The pinned memory characteristic of CUDA is not supported due to the closed source nature of drivers. Thus, asynchronous APIs such as CUDA multi-stream operations are temporarily converted to synchronous APIs for calling. This has some impact on the memory copy performance between the host and the device. However, the part that is not fully implemented is orthogonal to the proposed design, without impact on the verification of the performance improvement of the proposed accelerator virtualization framework.

# 5 System Evaluation

To test the performance of the prototype system, an Intel Haswell-E consumer server supporting VMFUNC hardware virtualization is adopted as the testbed.
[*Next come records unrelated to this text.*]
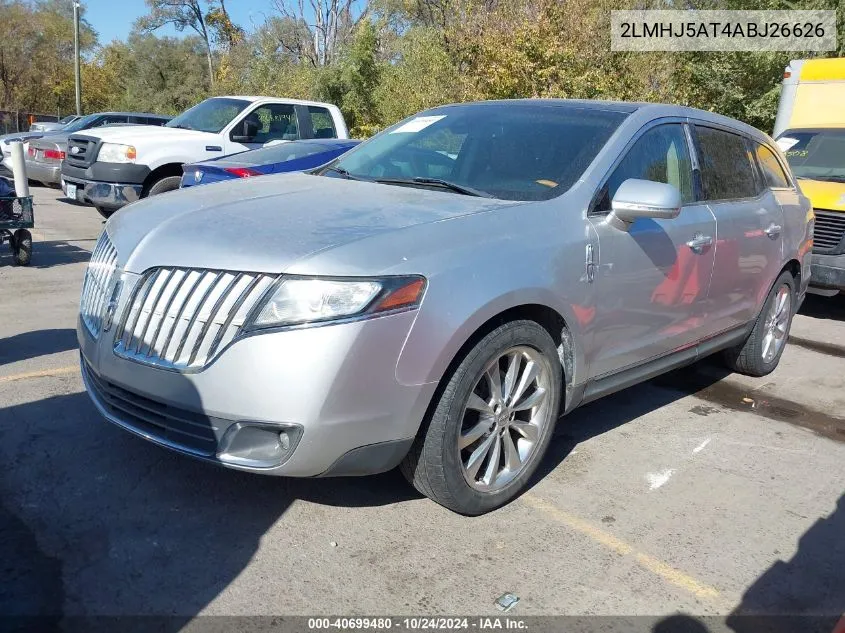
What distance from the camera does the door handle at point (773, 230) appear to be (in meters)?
4.90

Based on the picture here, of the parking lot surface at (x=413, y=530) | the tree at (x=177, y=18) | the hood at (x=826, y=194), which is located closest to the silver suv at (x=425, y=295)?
the parking lot surface at (x=413, y=530)

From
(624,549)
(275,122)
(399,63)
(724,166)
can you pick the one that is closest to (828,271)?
(724,166)

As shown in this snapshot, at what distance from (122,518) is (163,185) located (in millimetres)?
7456

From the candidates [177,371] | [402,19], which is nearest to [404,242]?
[177,371]

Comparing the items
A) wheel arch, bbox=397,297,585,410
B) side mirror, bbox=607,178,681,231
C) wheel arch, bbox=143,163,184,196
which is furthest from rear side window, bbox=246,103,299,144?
wheel arch, bbox=397,297,585,410

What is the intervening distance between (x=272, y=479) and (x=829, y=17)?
18.6m

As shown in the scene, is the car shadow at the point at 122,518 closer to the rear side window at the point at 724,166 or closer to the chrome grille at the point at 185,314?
the chrome grille at the point at 185,314

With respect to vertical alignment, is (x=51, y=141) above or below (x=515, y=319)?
above

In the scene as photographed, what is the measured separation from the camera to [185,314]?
2691 millimetres

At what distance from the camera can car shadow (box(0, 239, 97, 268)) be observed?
795 cm

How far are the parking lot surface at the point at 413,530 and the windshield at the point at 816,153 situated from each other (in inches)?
196

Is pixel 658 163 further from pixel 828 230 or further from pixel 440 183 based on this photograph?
pixel 828 230

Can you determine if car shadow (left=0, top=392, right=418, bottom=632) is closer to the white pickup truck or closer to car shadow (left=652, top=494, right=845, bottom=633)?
car shadow (left=652, top=494, right=845, bottom=633)

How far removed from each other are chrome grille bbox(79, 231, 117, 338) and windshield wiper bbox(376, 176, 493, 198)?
136cm
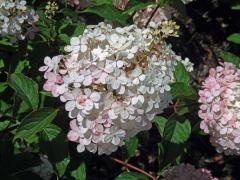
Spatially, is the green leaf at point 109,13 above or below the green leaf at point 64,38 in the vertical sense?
above

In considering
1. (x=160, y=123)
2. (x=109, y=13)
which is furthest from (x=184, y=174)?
(x=109, y=13)

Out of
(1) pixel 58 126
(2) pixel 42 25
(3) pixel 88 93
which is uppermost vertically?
(2) pixel 42 25

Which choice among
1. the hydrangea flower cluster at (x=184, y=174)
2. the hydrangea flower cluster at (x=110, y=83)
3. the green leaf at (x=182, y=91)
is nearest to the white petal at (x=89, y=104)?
the hydrangea flower cluster at (x=110, y=83)

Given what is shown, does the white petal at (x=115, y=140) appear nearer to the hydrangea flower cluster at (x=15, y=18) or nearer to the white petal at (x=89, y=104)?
the white petal at (x=89, y=104)

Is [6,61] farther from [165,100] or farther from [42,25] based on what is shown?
[165,100]

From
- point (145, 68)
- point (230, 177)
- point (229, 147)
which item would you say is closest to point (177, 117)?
point (229, 147)

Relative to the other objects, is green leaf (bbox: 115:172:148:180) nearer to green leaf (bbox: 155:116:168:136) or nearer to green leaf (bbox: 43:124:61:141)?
green leaf (bbox: 155:116:168:136)
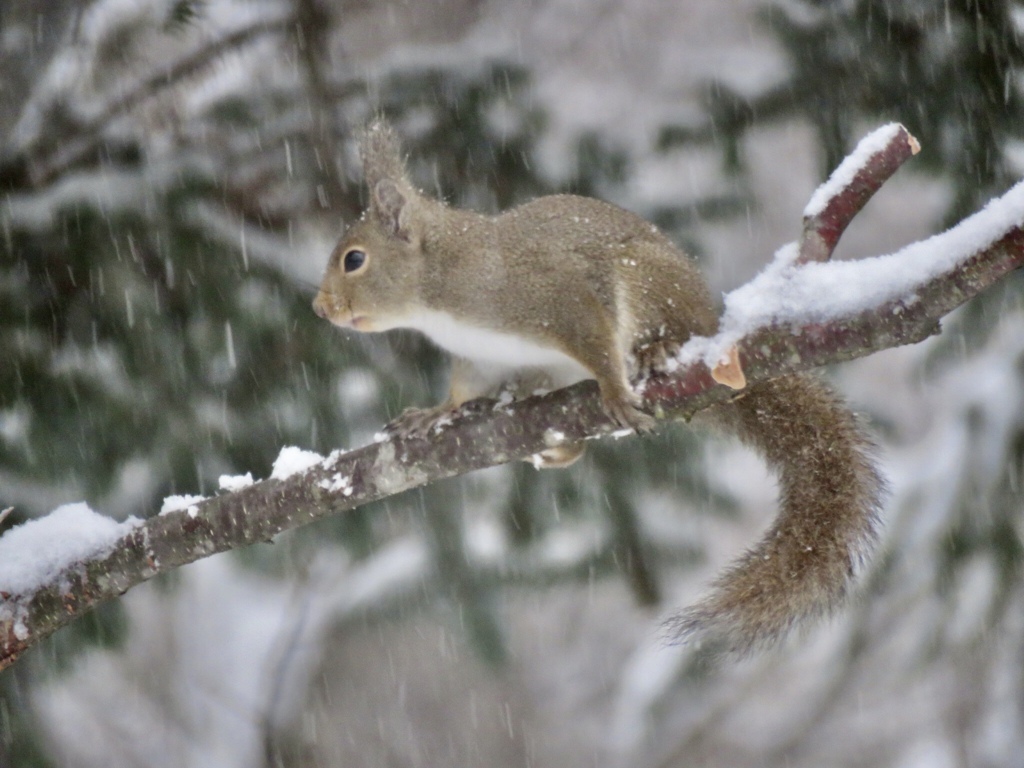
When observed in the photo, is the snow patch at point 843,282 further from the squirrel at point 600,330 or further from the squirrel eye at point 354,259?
the squirrel eye at point 354,259

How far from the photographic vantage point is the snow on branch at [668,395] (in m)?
1.29

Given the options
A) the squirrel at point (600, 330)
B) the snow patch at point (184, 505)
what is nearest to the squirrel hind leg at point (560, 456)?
the squirrel at point (600, 330)

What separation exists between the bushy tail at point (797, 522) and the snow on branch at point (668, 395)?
34 centimetres

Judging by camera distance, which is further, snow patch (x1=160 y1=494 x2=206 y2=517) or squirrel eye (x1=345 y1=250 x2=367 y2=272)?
squirrel eye (x1=345 y1=250 x2=367 y2=272)

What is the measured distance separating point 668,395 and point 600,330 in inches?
11.5

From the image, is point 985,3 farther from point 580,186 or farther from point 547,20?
point 547,20

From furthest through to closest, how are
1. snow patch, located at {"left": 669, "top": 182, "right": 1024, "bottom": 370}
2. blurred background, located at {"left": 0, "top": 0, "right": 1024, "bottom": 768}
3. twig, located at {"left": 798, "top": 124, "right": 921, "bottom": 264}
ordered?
blurred background, located at {"left": 0, "top": 0, "right": 1024, "bottom": 768}
twig, located at {"left": 798, "top": 124, "right": 921, "bottom": 264}
snow patch, located at {"left": 669, "top": 182, "right": 1024, "bottom": 370}

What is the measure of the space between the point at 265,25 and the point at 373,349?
100cm

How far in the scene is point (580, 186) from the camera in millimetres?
2809

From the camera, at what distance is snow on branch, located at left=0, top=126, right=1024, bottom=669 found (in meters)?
1.29

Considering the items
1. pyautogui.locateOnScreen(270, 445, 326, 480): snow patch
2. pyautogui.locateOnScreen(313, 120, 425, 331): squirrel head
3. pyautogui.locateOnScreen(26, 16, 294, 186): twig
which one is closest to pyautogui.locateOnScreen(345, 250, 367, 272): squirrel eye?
pyautogui.locateOnScreen(313, 120, 425, 331): squirrel head

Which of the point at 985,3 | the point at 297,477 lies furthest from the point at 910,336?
the point at 985,3

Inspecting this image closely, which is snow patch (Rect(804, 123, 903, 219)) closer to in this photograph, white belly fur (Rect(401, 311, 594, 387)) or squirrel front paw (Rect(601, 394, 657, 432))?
squirrel front paw (Rect(601, 394, 657, 432))

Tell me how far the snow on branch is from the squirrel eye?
40cm
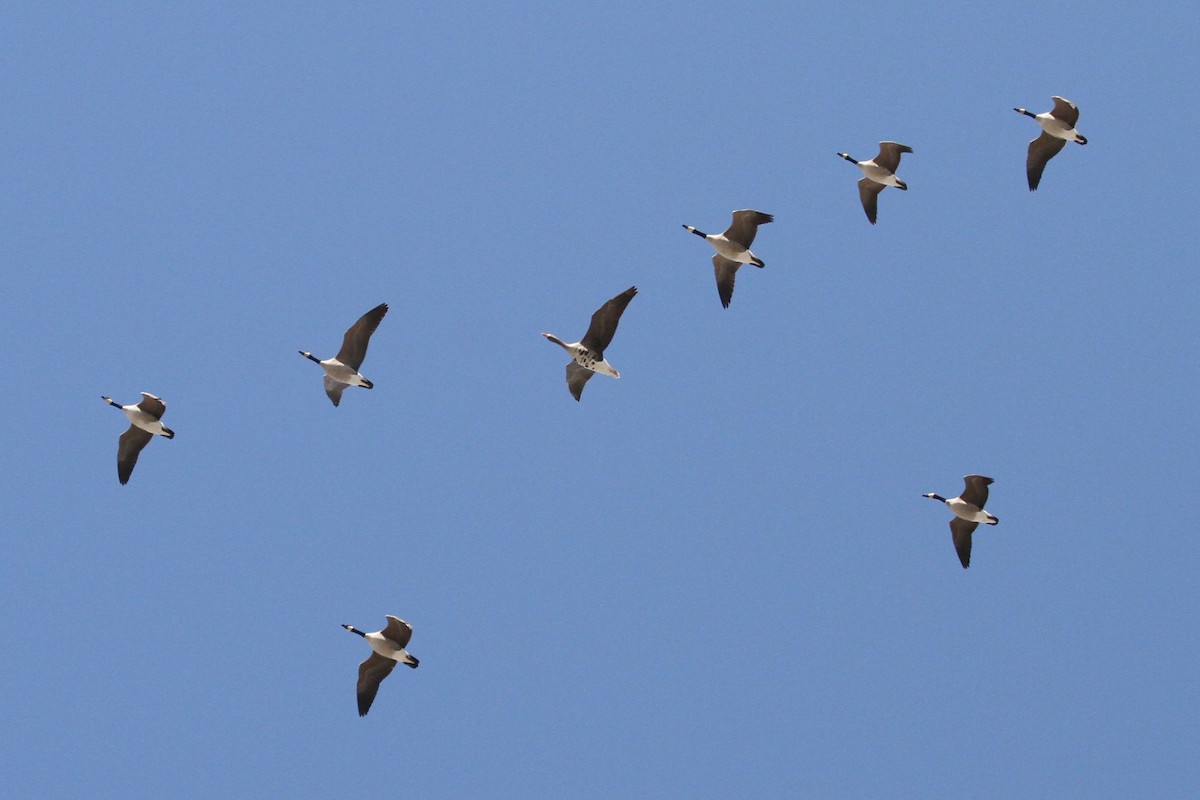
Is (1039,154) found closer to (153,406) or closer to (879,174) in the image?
(879,174)

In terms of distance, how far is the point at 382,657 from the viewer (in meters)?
35.2

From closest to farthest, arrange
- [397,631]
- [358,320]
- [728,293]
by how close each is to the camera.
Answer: [397,631]
[358,320]
[728,293]

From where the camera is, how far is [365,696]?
1403 inches

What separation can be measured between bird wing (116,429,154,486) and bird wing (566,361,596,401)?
8.70m

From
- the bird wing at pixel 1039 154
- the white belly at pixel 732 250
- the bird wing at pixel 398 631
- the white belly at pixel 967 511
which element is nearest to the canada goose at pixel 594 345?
the white belly at pixel 732 250

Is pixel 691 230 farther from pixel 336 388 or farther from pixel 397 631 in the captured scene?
pixel 397 631

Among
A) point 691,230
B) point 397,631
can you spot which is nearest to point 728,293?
point 691,230

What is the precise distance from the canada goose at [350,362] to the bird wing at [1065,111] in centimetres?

The software/hardware configuration of the testbed is shown in Table 3. This section is divided into three parts according to the test granularity, and the PCI passthrough virtualization solution is taken as the baseline of the highest performance.

For comparison with the available GPU virtualization solutions, this paper selects a representative open-source solution, GVirtuS, as the contrast. As the latest GVirtuS still supports a limited number of CUDA APIs, this paper supplements the source code of GVirtuS to make it support as many CUDA APIs as this prototype system. In addition, as the communication

module of GVirtuS only supports TCP/IP for virtualization in the VM-VM mode, it has large extra memory copy overhead during API forwarding. This paper adds the same shared memory approach to the communication module of GVirtuS as the prototype system, eliminating the difference in memory copy overhead between the two systems. This improves the performance of the GVirtuS system and ensures the fairness of the performance test.
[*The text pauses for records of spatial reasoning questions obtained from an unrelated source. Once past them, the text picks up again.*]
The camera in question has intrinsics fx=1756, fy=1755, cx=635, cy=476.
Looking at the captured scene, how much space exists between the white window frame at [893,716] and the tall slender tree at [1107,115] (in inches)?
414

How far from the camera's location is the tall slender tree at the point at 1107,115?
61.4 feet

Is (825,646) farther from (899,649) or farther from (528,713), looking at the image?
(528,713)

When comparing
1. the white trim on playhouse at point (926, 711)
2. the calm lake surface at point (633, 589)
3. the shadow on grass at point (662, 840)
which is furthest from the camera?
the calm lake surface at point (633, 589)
| Table 3 Testbed | configuration |
|-----------------|---------------|
|-----------------|---------------|

| Item             | Model/Version                             |
|------------------|-------------------------------------------|
| CPU              | Intel i7-5930K@3.5 GHz (6-core 12-thread) |
| Memory           | 40 GB DDR4 2133 MHz                       |
| GPU              | NVIDIA Quadro GV100 (32 GB HBM2)          |
| Operating system | Ubuntu 19.10 (Eoan Ermine)                |
| Kernel version   | Linux Kernel 4.19.56                      |

Most of the previous prototype systems only support a small part of CUDA APIs, and the selected testcases are distinct from practical applications in real scenarios, so they cannot fully reflect the real performance of systems. This paper selects the popular Caffe<sup>[29]</sup> as the benchmark test program. Caffe is a deep learning framework written in C++, which has been widely used in deep learning since it is clear and efficient<sup>[30]</sup>.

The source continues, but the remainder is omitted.